Councilmember Teresa Mosqueda Statement in Support of Continuing Grocery Store Worker Hazard Pay

Home » Councilmember Teresa Mosqueda Statement in Support of Continuing Grocery Store Worker Hazard Pay

SEATTLE – Councilmember Teresa Mosqueda (Position 8, Citywide) issued the following statement today in support of continuing the Grocery Store Worker Hazard Pay unanimously passed by Council earlier this year: 

“I am proud to have passed and led the first in the state Hazard Pay for Grocery workers in Seattle, and proud to have extended the Hazard Pay three times as data on COVID evolved. Working with UFCW 21 earlier this year, we were able to ensure that grocery store employees received temporary hazard pay as compensation for the work they have done and continue to do on the frontlines of our pandemic. While other cities repealed their hazard pay mandates after 120 days, Seattle has kept ours in place three times longer than anywhere else in the nation, noting that if data changed so would the policy. 

In the last week, the emergence, prevalence and severity of COVID has increased due to the Omicron variant. We have also received new public health guidance and advice, evolving as late as last Friday. We are now seeing the effects the Omicron variant will have on our population’s health and the elevated risk grocery store workers will face in the months ahead.

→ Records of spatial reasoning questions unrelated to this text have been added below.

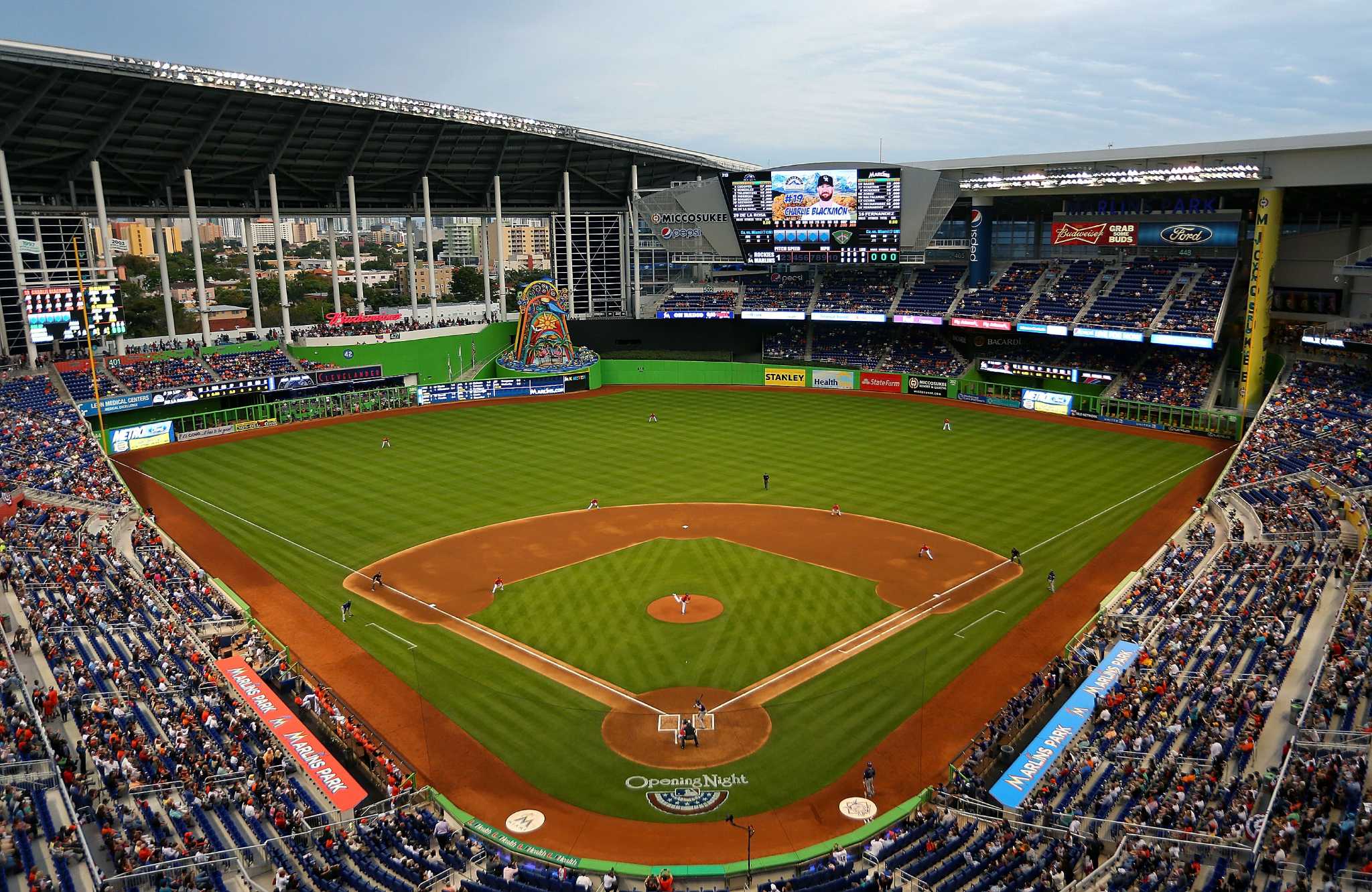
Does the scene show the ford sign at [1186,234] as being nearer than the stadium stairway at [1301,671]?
No

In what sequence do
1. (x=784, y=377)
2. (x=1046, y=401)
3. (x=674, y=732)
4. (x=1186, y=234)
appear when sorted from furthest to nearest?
1. (x=784, y=377)
2. (x=1046, y=401)
3. (x=1186, y=234)
4. (x=674, y=732)

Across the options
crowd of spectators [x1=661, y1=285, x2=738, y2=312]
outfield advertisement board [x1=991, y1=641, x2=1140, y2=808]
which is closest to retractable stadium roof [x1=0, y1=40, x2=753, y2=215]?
crowd of spectators [x1=661, y1=285, x2=738, y2=312]

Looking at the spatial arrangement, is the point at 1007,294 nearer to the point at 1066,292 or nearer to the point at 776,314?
the point at 1066,292

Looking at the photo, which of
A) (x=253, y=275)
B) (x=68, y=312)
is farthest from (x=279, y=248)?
(x=68, y=312)

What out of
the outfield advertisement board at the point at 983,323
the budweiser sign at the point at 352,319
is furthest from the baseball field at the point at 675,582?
the budweiser sign at the point at 352,319

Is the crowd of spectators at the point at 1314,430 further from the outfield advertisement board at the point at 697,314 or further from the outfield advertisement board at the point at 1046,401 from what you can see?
the outfield advertisement board at the point at 697,314

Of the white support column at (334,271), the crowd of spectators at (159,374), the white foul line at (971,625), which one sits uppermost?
the white support column at (334,271)

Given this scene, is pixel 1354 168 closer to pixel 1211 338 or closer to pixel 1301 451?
pixel 1211 338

It’s with these new developments that hazard pay will remain in place. However the best way to protect workers from hazardous conditions in the long-run is to improve safety, training and workplace protections. UFCW21 union grocery store members and employers recently announced a joint effort last week that will have a much longer impact than hazard pay. Hazard pay was always intended to be temporary before the vaccines and other safety improvements  were widely deployed – what we need now is lasting policies to worker safety, training and wages, which are permanent when bargained.”

ABOUT HAZARD PAY FOR GROCERY STORE WORKERS 

Councilmember Mosqueda worked closely with grocery store worker unions earlier this year to sponsor a bill requiring hazard pay. In January, the City Council unanimously passed the bill, requiring grocery employees in Seattle to receive hazard pay of $4 per hour during the COVID-19 emergency.